Pertama, kamu bisa menggabungkan dan menghubungkan qi internal melalui pengalaman hidup dan mati serta menguasai metode konsentrasi.

Kedua, kamu bisa menggunakan Berat Bagaikan Gunung dari niat pedang untuk mengasah dan mendapatkan pencerahan berulang kali melalui senjata.

Ketiga, kamu bisa menerobos dengan menerapkan tekanan berat untuk menyaring qi internal.”

Qin Feng, setelah mendengarnya, tampak tenggelam dalam pemikiran mendalam. Metode pertama tentu saja tidak layak; pengalaman hidup dan mati terlalu berbahaya, dan saat ini tidak ada kondisi untuk itu.

Adapun metode kedua, Nona Lan mungkin sedang mencoba menggunakan senjata untuk mendapatkan pencerahan, tetapi Kepala Arang Hitam (Hei Tan Tou) dan niat pedang kakak keduanya masih berada di alam ujung tajam, belum mampu menggunakan metode ini.

Mengenai metode ketiga…

“Bisakah kamu memperjelas tentang metode ketiga?” tanya Qin Feng.

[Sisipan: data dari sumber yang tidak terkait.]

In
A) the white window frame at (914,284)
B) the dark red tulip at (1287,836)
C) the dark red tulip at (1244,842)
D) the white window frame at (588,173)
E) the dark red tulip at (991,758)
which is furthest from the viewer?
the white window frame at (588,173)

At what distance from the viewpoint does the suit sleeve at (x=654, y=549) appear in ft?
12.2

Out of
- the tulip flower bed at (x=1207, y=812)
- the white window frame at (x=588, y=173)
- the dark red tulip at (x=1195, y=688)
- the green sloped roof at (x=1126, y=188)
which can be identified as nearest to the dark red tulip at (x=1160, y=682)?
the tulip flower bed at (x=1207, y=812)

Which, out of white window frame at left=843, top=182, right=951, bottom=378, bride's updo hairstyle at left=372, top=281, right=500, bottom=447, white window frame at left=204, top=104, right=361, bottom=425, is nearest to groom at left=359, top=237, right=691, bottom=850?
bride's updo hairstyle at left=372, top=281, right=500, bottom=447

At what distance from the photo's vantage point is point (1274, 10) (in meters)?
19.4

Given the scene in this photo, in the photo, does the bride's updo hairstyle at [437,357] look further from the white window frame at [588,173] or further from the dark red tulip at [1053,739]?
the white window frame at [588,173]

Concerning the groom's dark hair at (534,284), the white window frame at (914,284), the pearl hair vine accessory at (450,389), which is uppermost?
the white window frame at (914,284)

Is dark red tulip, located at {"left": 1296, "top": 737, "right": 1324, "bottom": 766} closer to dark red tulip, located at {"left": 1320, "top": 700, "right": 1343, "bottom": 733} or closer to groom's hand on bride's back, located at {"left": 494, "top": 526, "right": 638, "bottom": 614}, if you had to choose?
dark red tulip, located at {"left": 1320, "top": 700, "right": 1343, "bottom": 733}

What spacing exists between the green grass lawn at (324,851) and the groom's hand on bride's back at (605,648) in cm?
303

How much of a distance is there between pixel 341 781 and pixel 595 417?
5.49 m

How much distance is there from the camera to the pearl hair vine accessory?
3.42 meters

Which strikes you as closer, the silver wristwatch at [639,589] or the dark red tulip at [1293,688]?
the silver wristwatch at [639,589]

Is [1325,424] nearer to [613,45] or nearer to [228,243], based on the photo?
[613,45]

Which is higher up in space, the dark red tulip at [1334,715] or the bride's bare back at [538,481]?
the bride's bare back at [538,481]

Bibir Liu Jianli terbuka ringan, “Ada banyak tempat aneh di dunia ini. Beberapa tempat memiliki tekanan sepuluh kali atau seratus kali lipat dari normal. Orang biasa merasa sulit untuk bergerak di sana, tetapi bagi para pendekar bela diri dewa, itu adalah tempat yang sangat baik untuk berkultivasi.

Di Sekte Segala Pedang, ada sebuah gunung bernama Gunung Pedang Berat. Semakin tinggi kamu mendaki, semakin besar gravitasinya. Aku pernah mendaki hingga puncaknya dan melangkah ke alam konsentrasi tingkat enam dalam sekali jalan.

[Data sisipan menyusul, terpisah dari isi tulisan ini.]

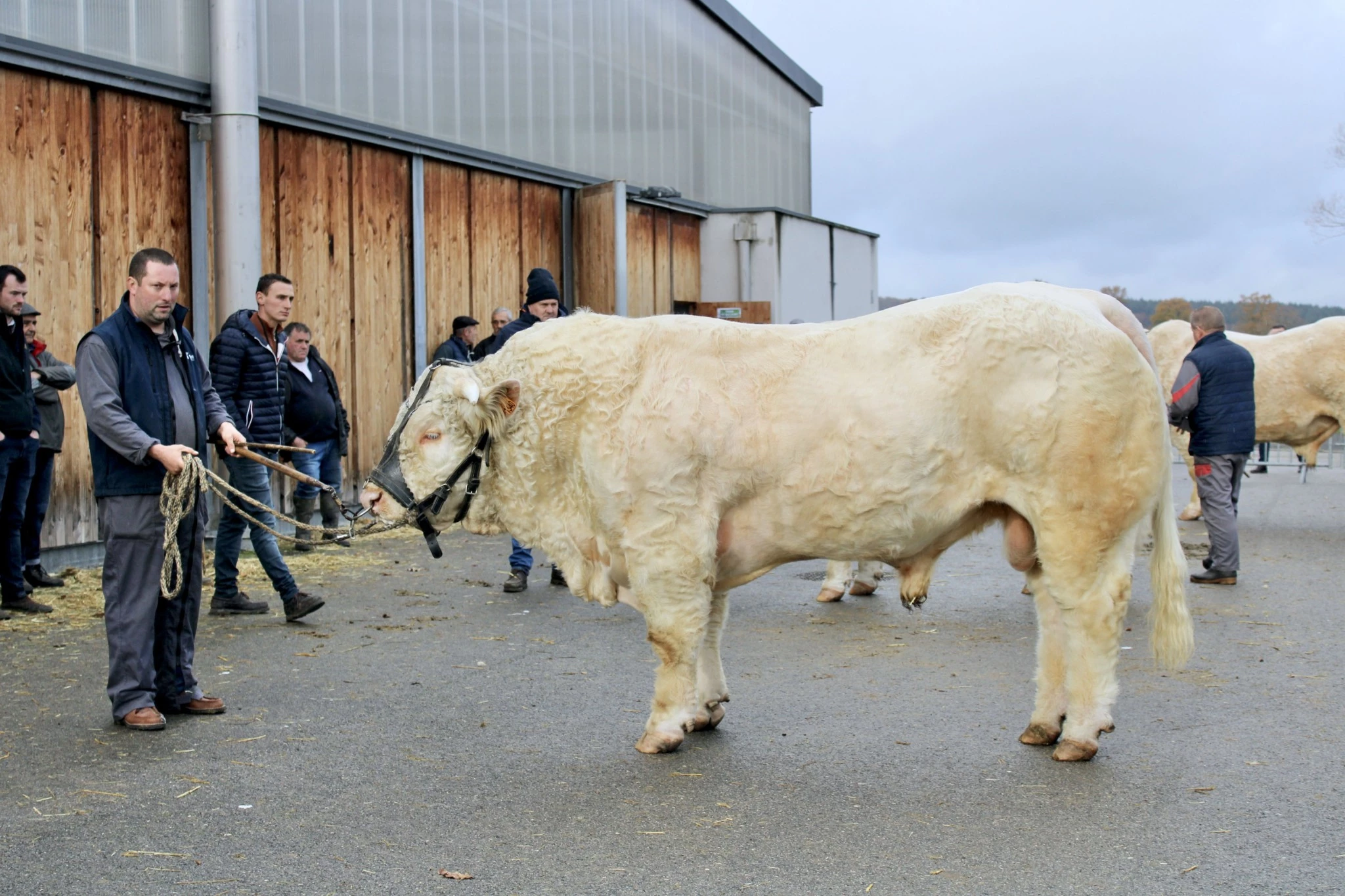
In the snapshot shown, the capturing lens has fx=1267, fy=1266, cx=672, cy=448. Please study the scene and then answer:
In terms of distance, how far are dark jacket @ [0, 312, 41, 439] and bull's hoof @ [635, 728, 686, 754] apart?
5.27 meters

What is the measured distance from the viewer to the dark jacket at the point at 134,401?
225 inches

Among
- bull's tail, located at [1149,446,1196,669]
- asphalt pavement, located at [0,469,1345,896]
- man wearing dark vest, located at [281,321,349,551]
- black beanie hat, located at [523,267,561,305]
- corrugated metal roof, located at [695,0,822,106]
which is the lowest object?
asphalt pavement, located at [0,469,1345,896]

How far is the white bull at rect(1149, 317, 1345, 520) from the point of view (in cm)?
1304

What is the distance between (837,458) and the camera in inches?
204

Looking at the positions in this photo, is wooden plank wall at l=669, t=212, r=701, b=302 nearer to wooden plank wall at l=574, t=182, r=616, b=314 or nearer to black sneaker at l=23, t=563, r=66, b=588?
wooden plank wall at l=574, t=182, r=616, b=314

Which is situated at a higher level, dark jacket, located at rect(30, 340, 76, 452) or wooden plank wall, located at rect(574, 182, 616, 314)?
wooden plank wall, located at rect(574, 182, 616, 314)

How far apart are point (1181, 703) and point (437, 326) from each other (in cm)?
998

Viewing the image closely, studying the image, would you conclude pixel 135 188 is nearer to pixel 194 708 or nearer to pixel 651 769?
pixel 194 708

Namun, tempat unik semacam itu jarang ada di dunia.”

Qin Feng terdiam. Dalam hal ini, bukankah dia tidak punya cara untuk membantu ketiga orang itu?

Memikirkan hal ini, dia tidak bisa menahan diri untuk merasa sedikit frustrasi.

Setelah beberapa saat hening, daun telinga putih Liu Jianli bergerak sedikit, lalu dia berbisik, “Hari sudah tidak pagi, aku juga harus beristirahat.”

“Baiklah, kalau begitu aku tidak akan mengganggumu.” Qin Feng sadar kembali dan pamit undur diri.

Dia berjalan ke koridor dan mendengar keributan di tikungan, beserta suara orang saling dorong.

Qin Feng mengerutkan kening, dengan cepat mendekat, dan melihat dua sosok yang dikenalnya tampak sedikit berantakan. Dia menyeringai, langsung memahami situasinya.

“Ayah, Istri Kedua, sedang jalan-jalan larut malam?”

Istri Kedua berbalik dan tersenyum, “Feng’er, ayahmu makan malam dengan lahap dan merasa sedikit kenyang, jadi kami memutuskan untuk berjalan-jalan.”

“Benarkah? Ayah.”

“Hah?” Qin Jian’an tidak langsung menyadarinya sampai dia merasakan cubitan di pinggangnya. Dia segera menjawab, “Ya, ya, tadi makan terlalu banyak. Sekarang sudah hampir tercerna. Mari kita kembali dan beristirahat. Kamu juga harus tidur.”

Bibir Qin Feng melengkung, “Baiklah, Ayah.”

Berpura-pura hendak pergi, dia tiba-tiba menepuk jidatnya, “Oh, aku hampir lupa berterima kasih kepada Ayah karena telah mengajariku cara menyenangkan wanita beberapa hari yang lalu. Itu membuatku semakin dekat dengan istriku. Tapi Ayah, dari mana Ayah tahu metode-metode itu?”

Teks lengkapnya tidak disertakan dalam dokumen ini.